• [DOCUMENT PASSAGE]:
◆ ◆ ◆

Civil Rights Documentary Tells Till's Story
FAYETTEVILLE, Ark. — In 1955, 14-year-old Emmett Louis Till allegedly wolf-whistled at a white woman while he was visiting Money, Miss. Till was later abducted, brutally beaten and shot to death for addressing a white woman in public, triggering one of the first events of the Civil Rights Movement, when his alleged abductors were acquitted by an all-white, all-male jury.
More than 50 years later, filmmaker Keith Beauchamp has turned an obsession about Till’s unsolved murder into a riveting documentary, becoming the impetus for the reopening of the Till murder investigation. This documentary film, “The Untold Story of Emmett Louis Till,” will be shown at 11 a.m. and 6 p.m. Thursday, April 13, in the University of Arkansas Union Theater as part of the Hartman Hotz Distinguished Lecture Series, a collaboration between the University of Arkansas Fulbright College of Arts and Sciences and the School of Law. Parking is available in the Union Parking Garage, accessible from Stadium Drive.
Only months after the murder, Look magazine published a story in which Bryant and Milam confessed to Till’s murder.
Thousands of letters of protest poured into the White House, and membership in the National Association for the Advancement of Colored People went up. Only months later, Rosa Parks refused to give up her seat and 26-year-old Martin Luther King Jr. called for a citywide bus boycott. The Civil Rights Movement was officially in full swing.
Since then, Bob Dylan has written a song about Till’s murder, and national interest has been continually revived. In the mid-eighties, Stanley Nelson interviewed Till’s mother, Mamie Till-Mobley, who had ordered an open-casket funeral for all the world to witness the brutality inflicted upon her teenage son. A number of other programs and documentaries have aired since.
Yet what makes Beauchamp’s film unique is that it documents unprecedented first-hand accounts by eyewitnesses, many of whom are speaking out for the first time - accounts that reopened the investigation in May of 2004.
“It was Beauchamp’s nine years of investigation, summarized in the film, that was primarily responsible for the Justice Department reopening the case,” said Roger Ebert of the Chicago Sun Times.

◆ ◆ ◆

• [SUPPLIED INFORMATION]:
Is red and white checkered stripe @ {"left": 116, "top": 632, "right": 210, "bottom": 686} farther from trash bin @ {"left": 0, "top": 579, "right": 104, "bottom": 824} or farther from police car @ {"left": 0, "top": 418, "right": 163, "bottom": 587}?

◆ ◆ ◆

• [STATED GOAL 1]:
From the article about the Emmett Till documentary, quote the passage starting at "Thousands of letters" and ending at "in full swing.".
• [STATED GOAL 2]:
List every person the article about the Emmett Till documentary identifies by both first and last name.

• [EXERCISE SOLUTION 1]:
Thousands of letters of protest poured into the White House, and membership in the National Association for the Advancement of Colored People went up. Only months later, Rosa Parks refused to give up her seat and 26-year-old Martin Luther King Jr. called for a citywide bus boycott. The Civil Rights Movement was officially in full swing.

• [EXERCISE SOLUTION 2]:
Emmett Louis Till
Keith Beauchamp
Rosa Parks
Martin Luther King Jr.
Bob Dylan
Stanley Nelson
Mamie Till-Mobley
Roger Ebert